## READING TEXT

Christine Coulson spent many years writing these various labels for the Metropolitan Museum of Art. This gave her the idea of trying to describe people as works of art.
And then — Coulson being Coulson — she took this idea a step further. Actually, she took it several staircases further. She decided to write an entire novel in the form of museum wall cards. The result is “One Woman Show,” an incredibly immersive and innovative read.
The following conversation has been edited for clarity and length.
Doug Gordon: Christine, what inspired you to write a novel in the form of the museum exhibition plaques?
Christine Coulson: Well, I worked at the Metropolitan Museum of Art for 25 years, and one of my last projects there was to write the wall labels for the new British galleries that opened in 2020. And it was while I was working on those galleries that I had the idea to write labels about people, to treat them like intricate works of art.
DG: How did you decide to focus on the life of one specific person, Kitty Whitaker?
CC: That’s important because I did not plan to write a book about Kitty Whitaker. I had the idea to do this, and then I let it cook for a while, almost a couple of years, which I quite like to do. I like to kind of withhold ideas and go visit them and specifically don’t write them down.
So it was cooking for a while, and then it came to the point where I really had to just try and write a label about a person. And I randomly picked a woman standing in the museum’s galleries, a kind of typical patrician Park Avenue lady. And I wrote the first label, which is actually still in the book. It’s about three quarters of the way through, and I had no particular investment in that character.

## SOURCE MATERIAL
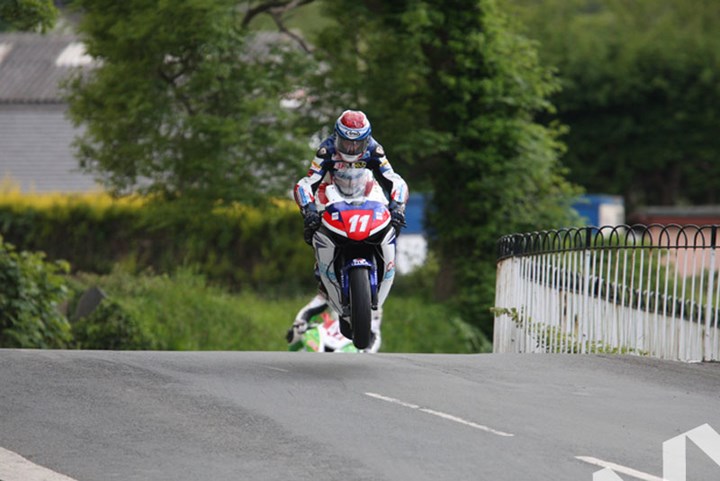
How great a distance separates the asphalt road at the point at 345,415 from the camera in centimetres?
797

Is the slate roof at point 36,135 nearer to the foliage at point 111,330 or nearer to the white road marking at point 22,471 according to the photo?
the foliage at point 111,330

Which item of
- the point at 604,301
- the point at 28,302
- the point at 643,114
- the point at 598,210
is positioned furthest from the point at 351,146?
the point at 643,114

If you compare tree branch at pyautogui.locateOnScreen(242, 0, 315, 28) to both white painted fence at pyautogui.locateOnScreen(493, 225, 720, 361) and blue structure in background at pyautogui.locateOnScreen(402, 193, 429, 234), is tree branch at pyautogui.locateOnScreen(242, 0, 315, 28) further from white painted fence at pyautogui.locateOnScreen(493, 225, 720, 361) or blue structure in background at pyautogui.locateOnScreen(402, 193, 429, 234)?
white painted fence at pyautogui.locateOnScreen(493, 225, 720, 361)

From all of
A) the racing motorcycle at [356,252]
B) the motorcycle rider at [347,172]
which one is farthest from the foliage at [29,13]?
the racing motorcycle at [356,252]

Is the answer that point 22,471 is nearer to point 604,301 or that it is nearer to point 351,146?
point 351,146

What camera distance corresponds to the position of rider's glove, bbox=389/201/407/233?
1222 centimetres

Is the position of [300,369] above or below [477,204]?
below

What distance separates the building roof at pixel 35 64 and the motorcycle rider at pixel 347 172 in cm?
3975

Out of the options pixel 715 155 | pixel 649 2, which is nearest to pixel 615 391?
pixel 715 155

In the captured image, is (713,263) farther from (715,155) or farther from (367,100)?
(715,155)

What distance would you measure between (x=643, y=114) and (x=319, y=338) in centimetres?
3893

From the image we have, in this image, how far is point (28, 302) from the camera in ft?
69.7

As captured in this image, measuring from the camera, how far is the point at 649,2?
234 ft

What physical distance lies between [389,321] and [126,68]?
281 inches
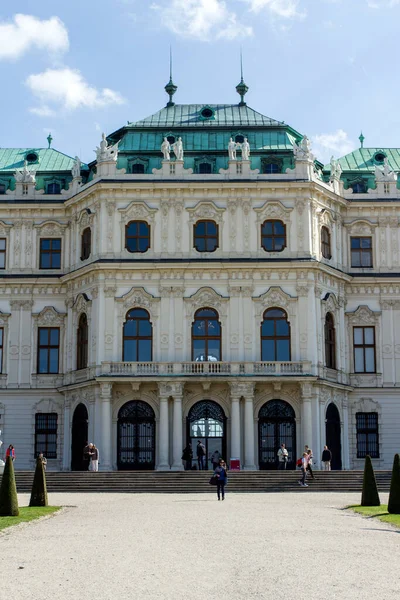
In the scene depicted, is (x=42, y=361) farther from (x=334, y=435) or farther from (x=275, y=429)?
(x=334, y=435)

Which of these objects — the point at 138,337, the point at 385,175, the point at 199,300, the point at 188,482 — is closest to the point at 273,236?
the point at 199,300

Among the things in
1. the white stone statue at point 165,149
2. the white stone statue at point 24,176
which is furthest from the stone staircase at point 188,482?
the white stone statue at point 24,176

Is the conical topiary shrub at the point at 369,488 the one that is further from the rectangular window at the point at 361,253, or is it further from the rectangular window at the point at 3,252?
the rectangular window at the point at 3,252

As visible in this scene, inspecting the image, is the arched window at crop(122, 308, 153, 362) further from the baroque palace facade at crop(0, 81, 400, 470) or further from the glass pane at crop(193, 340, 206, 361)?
the glass pane at crop(193, 340, 206, 361)

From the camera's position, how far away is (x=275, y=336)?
5125cm

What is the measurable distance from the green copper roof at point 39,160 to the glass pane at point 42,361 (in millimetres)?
11099

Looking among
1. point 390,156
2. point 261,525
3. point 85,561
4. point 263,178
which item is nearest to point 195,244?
point 263,178

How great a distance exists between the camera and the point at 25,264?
5562 cm

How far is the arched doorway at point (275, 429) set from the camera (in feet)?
165

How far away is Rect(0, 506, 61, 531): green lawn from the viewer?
2474 cm

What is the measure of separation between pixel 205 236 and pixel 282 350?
7.51 meters

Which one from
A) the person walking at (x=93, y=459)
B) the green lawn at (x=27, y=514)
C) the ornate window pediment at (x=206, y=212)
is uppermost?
the ornate window pediment at (x=206, y=212)

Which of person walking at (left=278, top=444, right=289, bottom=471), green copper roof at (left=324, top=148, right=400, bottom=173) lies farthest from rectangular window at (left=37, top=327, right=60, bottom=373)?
green copper roof at (left=324, top=148, right=400, bottom=173)

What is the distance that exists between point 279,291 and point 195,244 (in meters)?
5.27
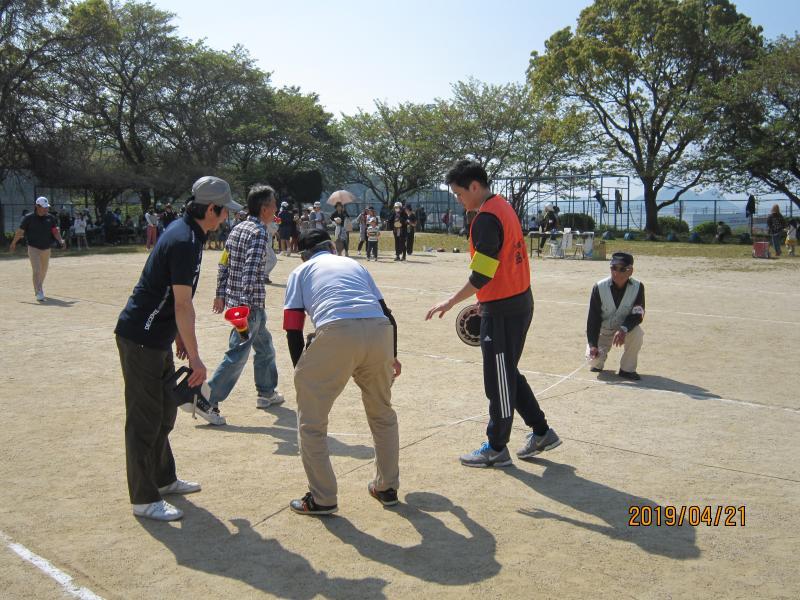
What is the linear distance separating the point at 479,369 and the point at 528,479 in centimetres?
325

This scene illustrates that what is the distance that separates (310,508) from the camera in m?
4.21

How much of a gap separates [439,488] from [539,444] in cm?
90

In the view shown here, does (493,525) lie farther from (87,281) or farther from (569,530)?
(87,281)

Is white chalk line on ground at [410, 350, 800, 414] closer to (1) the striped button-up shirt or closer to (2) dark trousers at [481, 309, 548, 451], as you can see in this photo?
(2) dark trousers at [481, 309, 548, 451]

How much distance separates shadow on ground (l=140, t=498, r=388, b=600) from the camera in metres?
3.41

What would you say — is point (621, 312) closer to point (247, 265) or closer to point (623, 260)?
point (623, 260)

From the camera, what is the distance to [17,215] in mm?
45188

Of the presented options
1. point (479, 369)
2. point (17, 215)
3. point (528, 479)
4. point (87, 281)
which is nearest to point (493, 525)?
point (528, 479)

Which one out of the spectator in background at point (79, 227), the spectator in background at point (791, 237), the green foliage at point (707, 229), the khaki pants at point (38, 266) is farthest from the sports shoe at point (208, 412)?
the green foliage at point (707, 229)

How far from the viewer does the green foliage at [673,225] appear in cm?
3988

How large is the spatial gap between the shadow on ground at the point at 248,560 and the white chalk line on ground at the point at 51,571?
47 centimetres

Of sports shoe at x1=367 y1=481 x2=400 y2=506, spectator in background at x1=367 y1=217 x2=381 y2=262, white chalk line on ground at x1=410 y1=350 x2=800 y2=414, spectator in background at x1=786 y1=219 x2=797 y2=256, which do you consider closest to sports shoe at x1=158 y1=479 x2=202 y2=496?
sports shoe at x1=367 y1=481 x2=400 y2=506

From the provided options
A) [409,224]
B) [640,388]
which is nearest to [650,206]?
[409,224]

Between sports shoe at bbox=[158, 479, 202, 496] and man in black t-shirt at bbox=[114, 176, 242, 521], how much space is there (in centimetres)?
26
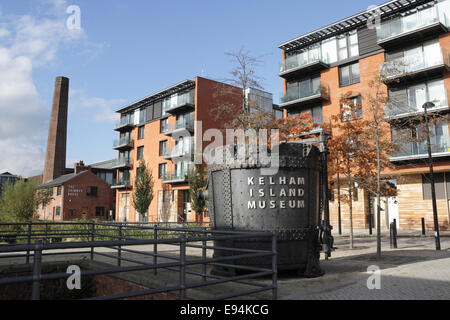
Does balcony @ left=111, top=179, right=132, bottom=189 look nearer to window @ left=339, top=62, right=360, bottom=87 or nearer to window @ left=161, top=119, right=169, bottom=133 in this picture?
window @ left=161, top=119, right=169, bottom=133

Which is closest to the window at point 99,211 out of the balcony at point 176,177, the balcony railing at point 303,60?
the balcony at point 176,177

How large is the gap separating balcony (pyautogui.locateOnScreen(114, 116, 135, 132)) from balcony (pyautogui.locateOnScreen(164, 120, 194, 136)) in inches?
381

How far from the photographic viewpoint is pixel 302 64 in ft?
99.8

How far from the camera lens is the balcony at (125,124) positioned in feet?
155

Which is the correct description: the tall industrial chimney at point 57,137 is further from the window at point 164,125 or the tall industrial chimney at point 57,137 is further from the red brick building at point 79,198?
the window at point 164,125

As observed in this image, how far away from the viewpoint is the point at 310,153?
797 cm

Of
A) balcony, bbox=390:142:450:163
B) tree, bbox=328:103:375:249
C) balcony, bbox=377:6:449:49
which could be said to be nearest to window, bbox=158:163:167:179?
balcony, bbox=390:142:450:163

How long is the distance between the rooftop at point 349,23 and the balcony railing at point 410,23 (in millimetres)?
1343

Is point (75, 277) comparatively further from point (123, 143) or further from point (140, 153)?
point (123, 143)

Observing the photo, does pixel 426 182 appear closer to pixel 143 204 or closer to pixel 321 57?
pixel 321 57

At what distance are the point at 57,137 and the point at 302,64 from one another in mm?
40357
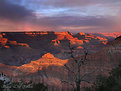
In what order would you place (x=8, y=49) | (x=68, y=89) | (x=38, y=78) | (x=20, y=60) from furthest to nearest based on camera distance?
(x=8, y=49) < (x=20, y=60) < (x=38, y=78) < (x=68, y=89)

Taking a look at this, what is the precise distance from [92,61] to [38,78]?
27869 mm

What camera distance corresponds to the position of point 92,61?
7744cm

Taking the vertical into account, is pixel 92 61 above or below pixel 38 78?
above

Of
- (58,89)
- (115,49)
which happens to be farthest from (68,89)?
(115,49)

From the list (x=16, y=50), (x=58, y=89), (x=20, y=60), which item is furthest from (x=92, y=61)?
(x=16, y=50)

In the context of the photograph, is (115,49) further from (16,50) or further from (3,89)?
(16,50)

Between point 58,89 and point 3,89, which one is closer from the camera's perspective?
point 3,89

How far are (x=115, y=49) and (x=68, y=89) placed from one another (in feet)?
104

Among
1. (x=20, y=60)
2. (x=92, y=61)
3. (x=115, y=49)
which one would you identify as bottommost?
(x=20, y=60)

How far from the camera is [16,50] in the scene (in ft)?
636

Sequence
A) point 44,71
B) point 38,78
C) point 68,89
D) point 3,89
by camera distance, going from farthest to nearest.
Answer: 1. point 44,71
2. point 38,78
3. point 68,89
4. point 3,89

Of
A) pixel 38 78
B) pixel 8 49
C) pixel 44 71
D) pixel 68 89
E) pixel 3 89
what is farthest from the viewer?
pixel 8 49

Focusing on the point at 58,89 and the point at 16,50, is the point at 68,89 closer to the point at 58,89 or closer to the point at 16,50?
the point at 58,89

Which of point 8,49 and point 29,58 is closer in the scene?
point 29,58
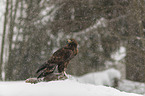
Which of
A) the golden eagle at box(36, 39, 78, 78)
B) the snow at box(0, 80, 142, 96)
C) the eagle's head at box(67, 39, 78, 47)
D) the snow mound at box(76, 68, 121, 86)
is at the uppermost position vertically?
the eagle's head at box(67, 39, 78, 47)

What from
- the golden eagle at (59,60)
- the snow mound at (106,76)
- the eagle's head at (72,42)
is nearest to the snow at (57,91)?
the golden eagle at (59,60)

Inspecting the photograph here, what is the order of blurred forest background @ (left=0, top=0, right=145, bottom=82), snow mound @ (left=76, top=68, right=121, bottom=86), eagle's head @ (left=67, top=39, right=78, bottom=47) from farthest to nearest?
snow mound @ (left=76, top=68, right=121, bottom=86) < blurred forest background @ (left=0, top=0, right=145, bottom=82) < eagle's head @ (left=67, top=39, right=78, bottom=47)

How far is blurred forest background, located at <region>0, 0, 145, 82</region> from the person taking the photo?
6609 millimetres

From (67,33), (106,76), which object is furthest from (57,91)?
(106,76)

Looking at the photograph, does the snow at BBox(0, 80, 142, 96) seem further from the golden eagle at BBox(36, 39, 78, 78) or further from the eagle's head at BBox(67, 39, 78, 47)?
the eagle's head at BBox(67, 39, 78, 47)

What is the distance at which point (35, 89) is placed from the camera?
202 cm

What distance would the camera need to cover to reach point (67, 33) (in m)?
6.77

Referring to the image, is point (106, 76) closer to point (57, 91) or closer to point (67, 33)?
point (67, 33)

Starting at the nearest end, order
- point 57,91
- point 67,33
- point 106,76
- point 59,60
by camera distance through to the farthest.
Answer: point 57,91
point 59,60
point 67,33
point 106,76

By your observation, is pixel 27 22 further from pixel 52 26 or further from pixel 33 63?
pixel 33 63

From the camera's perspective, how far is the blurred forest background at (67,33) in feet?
21.7

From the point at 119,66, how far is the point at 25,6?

## EXERCISE INSTRUCTIONS
Copy the Christine Coulson interview word for word from "Christine Coulson spent" to "as works of art.".

## EXPECTED OUTPUT
Christine Coulson spent many years writing these various labels for the Metropolitan Museum of Art. This gave her the idea of trying to describe people as works of art.